| Required action |
Where the lines below hold images, skip those and copy every word exactly.

| Supplied records |

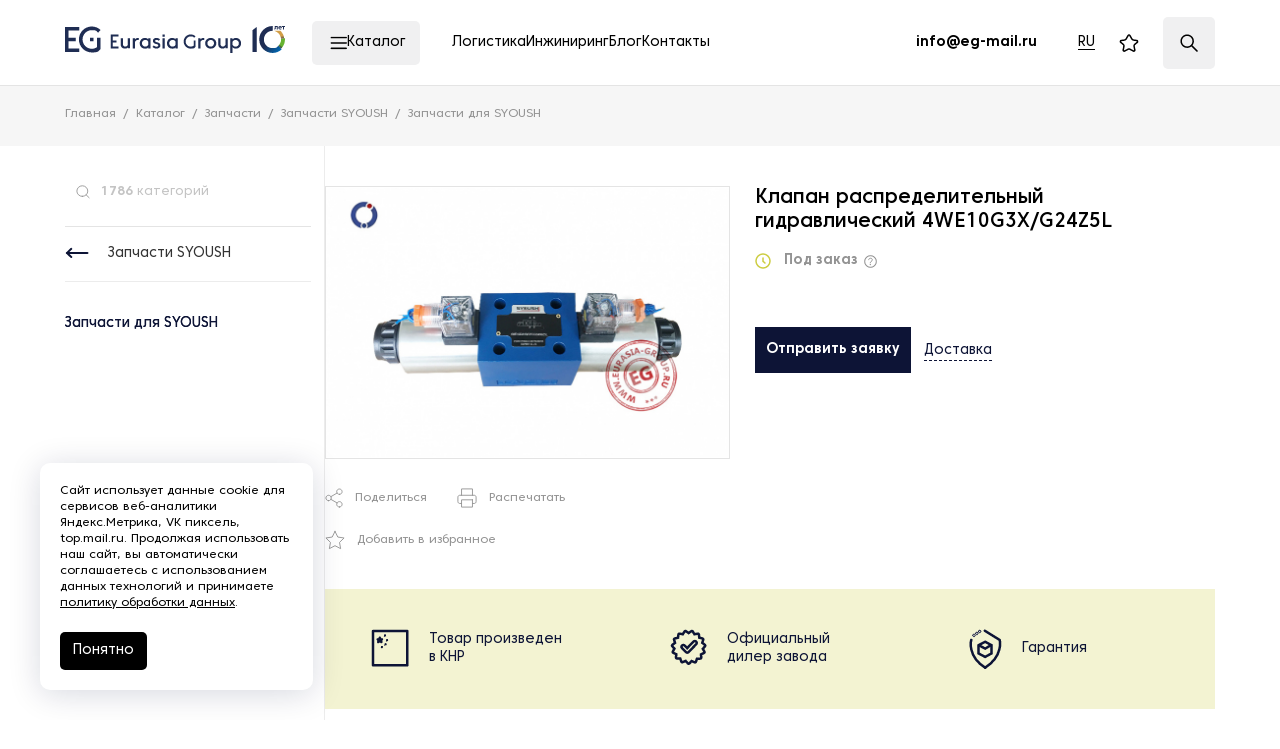

--- FILE ---
content_type: image/svg+xml
request_url: https://eurasia-group.ru/local/assets/local/fonts/link.svg
body_size: 429
content:
<svg width="28" height="28" viewBox="0 0 28 28" fill="none" xmlns="http://www.w3.org/2000/svg">
<path d="M17 9H20C20.6566 9 21.3068 9.12933 21.9134 9.3806C22.52 9.63188 23.0712 10.0002 23.5355 10.4645C23.9998 10.9288 24.3681 11.48 24.6194 12.0866C24.8707 12.6932 25 13.3434 25 14C25 14.6566 24.8707 15.3068 24.6194 15.9134C24.3681 16.52 23.9998 17.0712 23.5355 17.5355C23.0712 17.9998 22.52 18.3681 21.9134 18.6194C21.3068 18.8707 20.6566 19 20 19H17M11 19H8C7.34339 19 6.69321 18.8707 6.08658 18.6194C5.47995 18.3681 4.92876 17.9998 4.46447 17.5355C3.52678 16.5979 3 15.3261 3 14C3 12.6739 3.52678 11.4021 4.46447 10.4645C5.40215 9.52678 6.67392 9 8 9H11" stroke="#939393" stroke-width="2" stroke-linecap="round" stroke-linejoin="round"/>
<path d="M10 14H18" stroke="#939393" stroke-width="2" stroke-linecap="round" stroke-linejoin="round"/>
</svg>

| Expected output |
--- FILE ---
content_type: image/svg+xml
request_url: https://eurasia-group.ru/local/assets/local/fonts/link.svg
body_size: 429
content:
<svg width="28" height="28" viewBox="0 0 28 28" fill="none" xmlns="http://www.w3.org/2000/svg">
<path d="M17 9H20C20.6566 9 21.3068 9.12933 21.9134 9.3806C22.52 9.63188 23.0712 10.0002 23.5355 10.4645C23.9998 10.9288 24.3681 11.48 24.6194 12.0866C24.8707 12.6932 25 13.3434 25 14C25 14.6566 24.8707 15.3068 24.6194 15.9134C24.3681 16.52 23.9998 17.0712 23.5355 17.5355C23.0712 17.9998 22.52 18.3681 21.9134 18.6194C21.3068 18.8707 20.6566 19 20 19H17M11 19H8C7.34339 19 6.69321 18.8707 6.08658 18.6194C5.47995 18.3681 4.92876 17.9998 4.46447 17.5355C3.52678 16.5979 3 15.3261 3 14C3 12.6739 3.52678 11.4021 4.46447 10.4645C5.40215 9.52678 6.67392 9 8 9H11" stroke="#939393" stroke-width="2" stroke-linecap="round" stroke-linejoin="round"/>
<path d="M10 14H18" stroke="#939393" stroke-width="2" stroke-linecap="round" stroke-linejoin="round"/>
</svg>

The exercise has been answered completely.